** ИСХОДНЫЙ ТЕКСТ **
___
Отсутствует и самолюбование, хотя и ощущается потребность подчеркнуть правильность своего поведения в случае, когда в обществе не установилось общепринятого мнения – так, 12 марта 1917 г., после того как он и другие профессора, назначенные после 1905 г., были уволены из Университета, коллегам, собравшимся для редактирования «Исторических известий», счел нужным заявить: «…совесть моя чиста и ни в чем меня не упрекает. В 1911 г. я остался в Университете, потому что считал уход совершенно неправильным и прямо не мог уйти: я поступил бы, если бы ушел, против совести», и тем самым, заняв кафедру, «сохранил для московской кафедры традиции главы нашей школы В. О. Ключевского, сберег (это слово написано вместо зачеркнутого «сохранил». – С. Ш.) их в чистоте и этим имею право гордиться».
Редкостно работоспособный историк с подлинной ответственностью относился ко всякому исполняемому им делу и не склонен был лишь «значиться» занимающим какое-либо видное положение. Показательна запись 16 февраля 1916 г. о предложении возглавить Археографическую комиссию при Археологическом обществе: «…наотрез отказался, сославшись на множество и тяжесть дел, когда сказали, что я могу и не действовать активно, а нужно – имя, я ответил, что иконой мне быть еще рано и что я должен еще работать».
___
** ВХОДНЫЕ ДАННЫЕ **
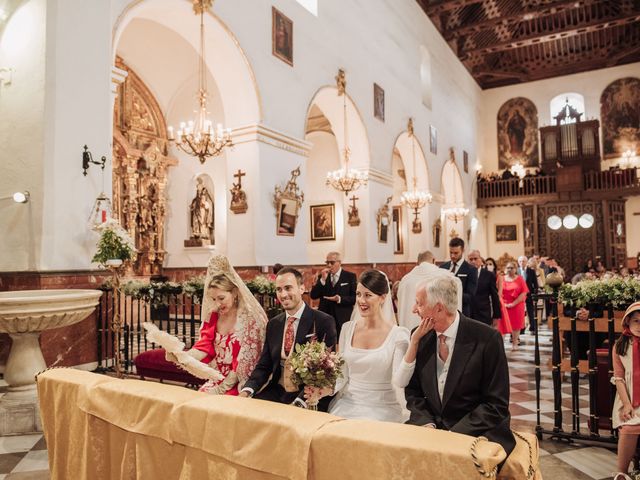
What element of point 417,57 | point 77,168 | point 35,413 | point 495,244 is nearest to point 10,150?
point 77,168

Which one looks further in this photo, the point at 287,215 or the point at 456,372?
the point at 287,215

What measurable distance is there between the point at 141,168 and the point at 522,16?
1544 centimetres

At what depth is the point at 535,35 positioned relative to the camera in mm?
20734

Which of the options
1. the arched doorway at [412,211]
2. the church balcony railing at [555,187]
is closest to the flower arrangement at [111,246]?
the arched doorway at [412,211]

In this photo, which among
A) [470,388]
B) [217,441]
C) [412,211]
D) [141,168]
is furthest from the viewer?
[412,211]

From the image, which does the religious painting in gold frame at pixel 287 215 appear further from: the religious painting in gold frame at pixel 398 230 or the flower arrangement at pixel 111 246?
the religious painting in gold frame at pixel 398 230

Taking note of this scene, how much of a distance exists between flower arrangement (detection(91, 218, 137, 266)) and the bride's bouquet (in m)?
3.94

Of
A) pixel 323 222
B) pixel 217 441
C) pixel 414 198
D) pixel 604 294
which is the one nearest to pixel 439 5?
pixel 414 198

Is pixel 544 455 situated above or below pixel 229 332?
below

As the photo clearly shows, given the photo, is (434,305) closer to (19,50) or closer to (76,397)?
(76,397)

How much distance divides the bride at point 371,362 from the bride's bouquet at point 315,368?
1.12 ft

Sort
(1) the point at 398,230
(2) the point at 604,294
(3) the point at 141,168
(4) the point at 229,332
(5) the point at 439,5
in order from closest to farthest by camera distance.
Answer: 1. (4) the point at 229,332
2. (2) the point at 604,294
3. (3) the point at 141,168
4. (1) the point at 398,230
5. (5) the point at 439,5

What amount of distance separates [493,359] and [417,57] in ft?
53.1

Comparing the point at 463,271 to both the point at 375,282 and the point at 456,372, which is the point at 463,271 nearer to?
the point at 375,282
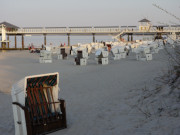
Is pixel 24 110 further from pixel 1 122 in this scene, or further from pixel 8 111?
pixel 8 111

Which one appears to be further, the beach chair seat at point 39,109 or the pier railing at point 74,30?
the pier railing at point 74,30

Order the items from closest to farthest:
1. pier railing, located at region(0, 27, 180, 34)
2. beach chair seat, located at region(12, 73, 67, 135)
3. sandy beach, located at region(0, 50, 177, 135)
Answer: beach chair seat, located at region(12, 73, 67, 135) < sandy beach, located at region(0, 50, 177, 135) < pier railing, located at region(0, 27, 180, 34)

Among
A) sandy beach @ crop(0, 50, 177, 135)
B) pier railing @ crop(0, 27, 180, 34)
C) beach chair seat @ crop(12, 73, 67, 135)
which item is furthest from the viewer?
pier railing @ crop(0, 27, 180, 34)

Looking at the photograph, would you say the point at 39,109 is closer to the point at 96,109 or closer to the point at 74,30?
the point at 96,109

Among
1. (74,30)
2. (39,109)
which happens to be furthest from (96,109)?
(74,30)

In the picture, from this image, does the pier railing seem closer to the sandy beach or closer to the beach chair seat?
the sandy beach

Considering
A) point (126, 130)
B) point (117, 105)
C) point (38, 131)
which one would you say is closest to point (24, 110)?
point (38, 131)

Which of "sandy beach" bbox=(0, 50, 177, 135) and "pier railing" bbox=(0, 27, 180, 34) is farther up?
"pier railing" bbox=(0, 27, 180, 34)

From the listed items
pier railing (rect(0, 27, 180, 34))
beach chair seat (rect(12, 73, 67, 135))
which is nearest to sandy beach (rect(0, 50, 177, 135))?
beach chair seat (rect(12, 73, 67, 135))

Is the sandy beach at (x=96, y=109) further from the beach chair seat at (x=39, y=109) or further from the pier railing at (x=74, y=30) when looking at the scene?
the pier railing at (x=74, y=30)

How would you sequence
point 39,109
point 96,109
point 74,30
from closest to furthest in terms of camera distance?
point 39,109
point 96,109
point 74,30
___
** ЧТО НУЖНО СДЕЛАТЬ **
1) Какую комиссию историку предложили возглавить 16 февраля 1916 г., согласно исходному тексту?
2) Пожалуйста, найдите в списке все строки, где встречается строка "frame", и выпишите их. Регистр букв учитывается.

** ИТОГОВЫЕ РЕЗУЛЬТАТЫ **
1) Археографическую комиссию при Археологическом обществе.

2)
From the image, which does the religious painting in gold frame at pixel 287 215 appear further from: the religious painting in gold frame at pixel 398 230 or the flower arrangement at pixel 111 246?
the religious painting in gold frame at pixel 398 230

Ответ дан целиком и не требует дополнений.